Will AI stocks keep soaring?

Bubble or no bubble, most experts agree that while artificial intelligence isn’t going anywhere, it’s still very early in the development of the technology. That means investors should expect some bumps along the way.

“AI is a game changer,” says Liz Young, head of investment strategy at SoFi. “It’s something that’s going to change industries, but it’s pretty early in the lifecycle… we just don’t know which companies are going to be good at it and which ones are not.”

In other words, the companies that are successful at implementing AI today might not be the same companies that are successful next year, or five years from now.

“In the case of any emerging technology or innovation, stocks that benefit do not typically go up without pause,” Philip says. He anticipates a pullback at some point as investors’ overenthusiasm wanes. He adds, however, that certain major companies (think Microsoft or Nvidia) will have an advantage in the short-term because they have more resources than smaller companies.

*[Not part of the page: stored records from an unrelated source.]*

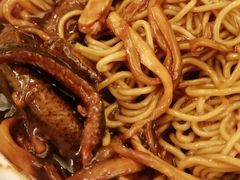 -白玉兰食品(汇联商厦店)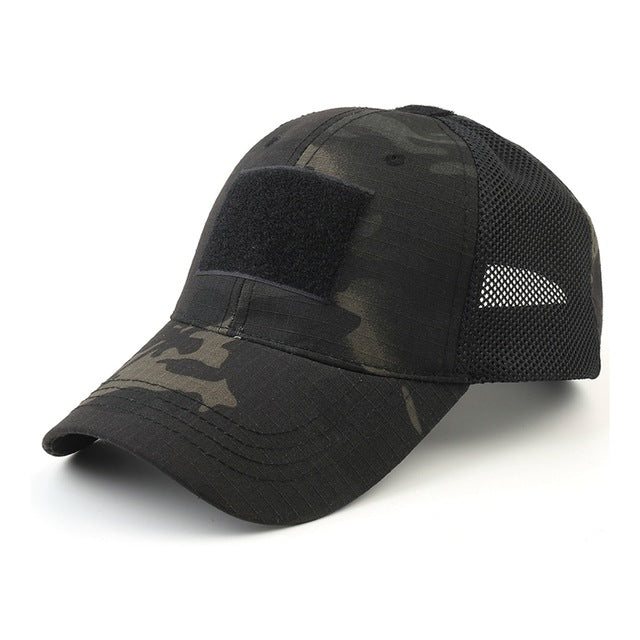 Casual Beret Hat Flat Cap Gatsby Hat Adjustable Breathable Boina Mesh Fashion Caps For Adult and Kids
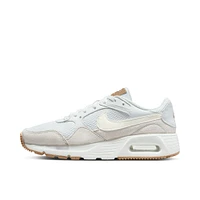 Airmaxsc-l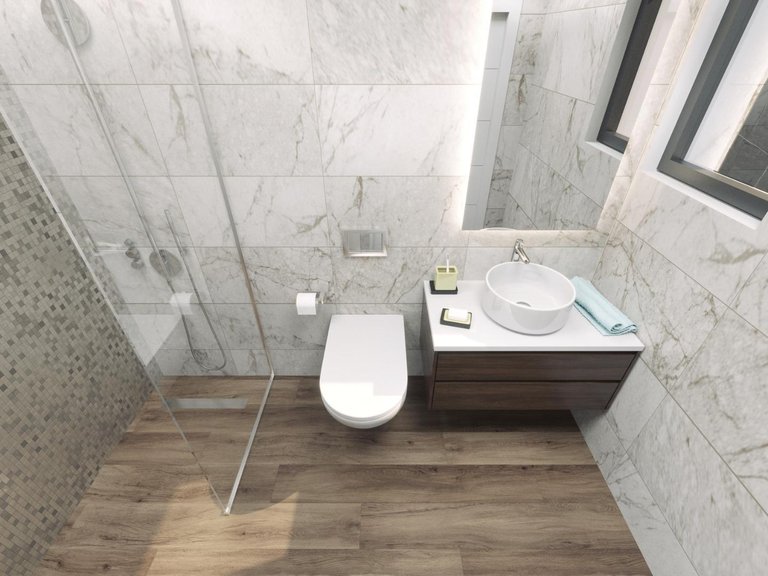 Villa for Sale in Finestrat, Alicante 18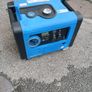 Hyundai Generator Image 3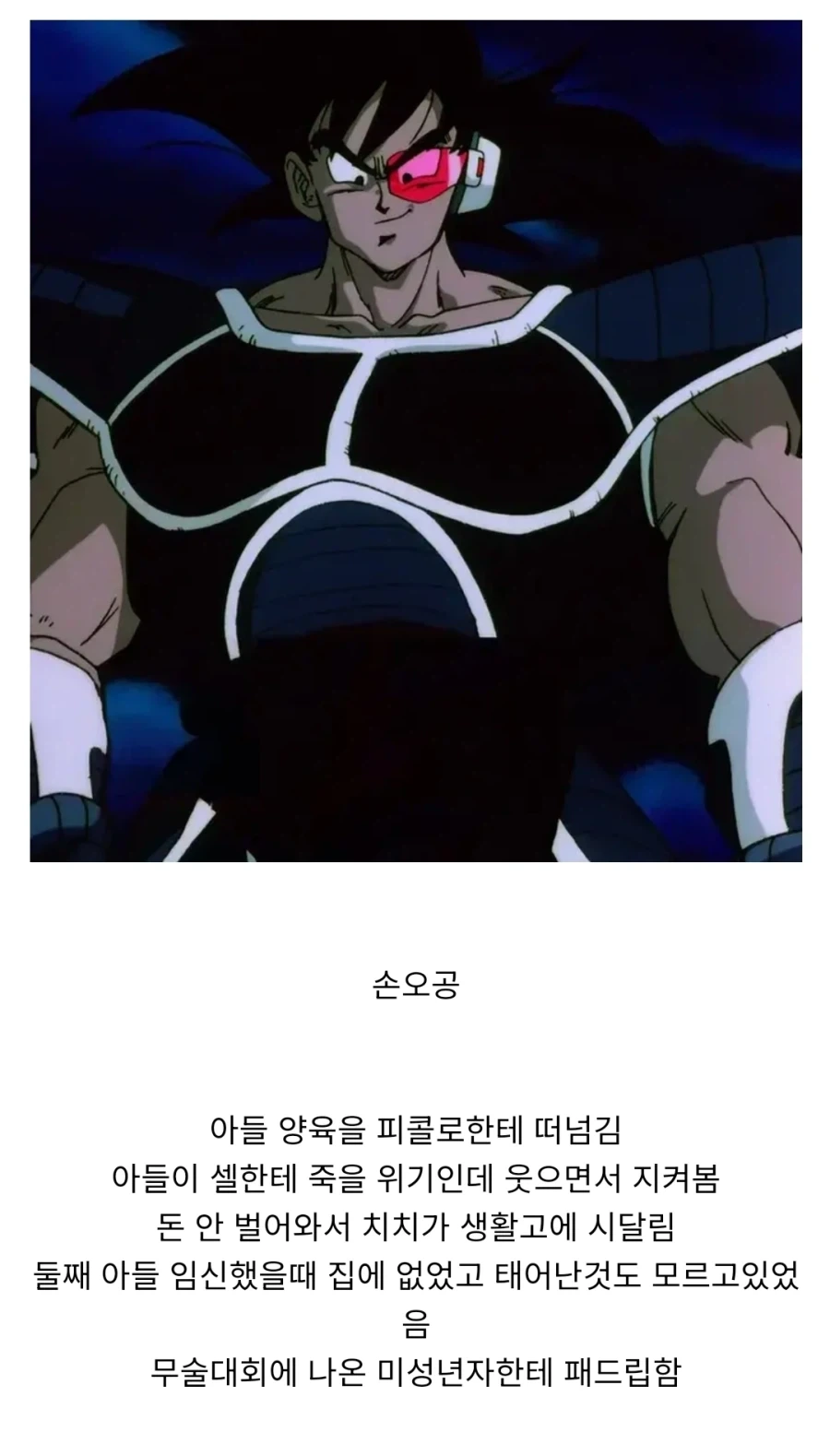 드래곤볼의 아버지들_2.webp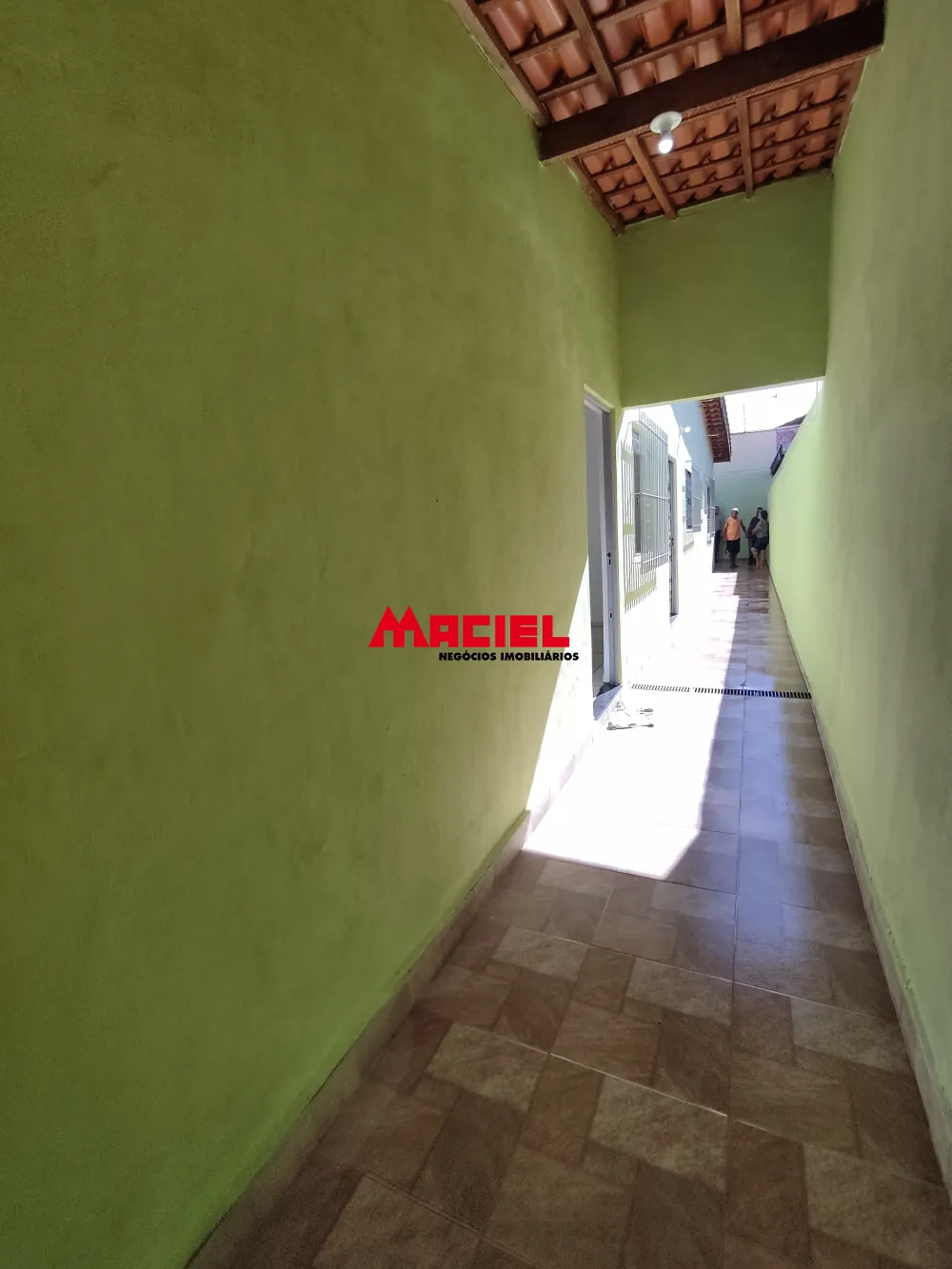 Comprar Casa / Padr&atilde;o em S&atilde;o Jos&eacute; dos Campos R$ 320.000,00 - Foto 11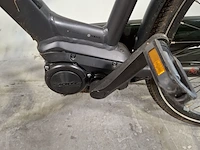 Elektrische damesfiets, giant, entour e+ - afbeelding 10 van  19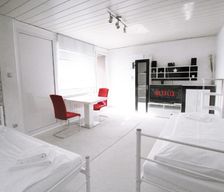 Germany Rhineland-Palatinate Wolfsburg vacation rental compare prices direct by owner 7401309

Other experts are urging investors to be cautious. When a very small number of stocks (in this case, mega cap tech stocks) are leading a rally while the rest of the market underperforms, it can be a cause for concern.

As the industry matures, Young says investors should expect “a few ups and downs,” especially in the short term. “The chances of going on an unbelievably violent roller coaster ride in these super high-valued tech names are higher” in the near-term, she says.

Philip recommends that investors looking for AI exposure learn about the practical implications of the technology and how it might impact the economy. Other experts recommend investing across a wide range of companies in the industry rather than just a handful. That way, you won’t lose out if today’s successful names aren’t as promising tomorrow.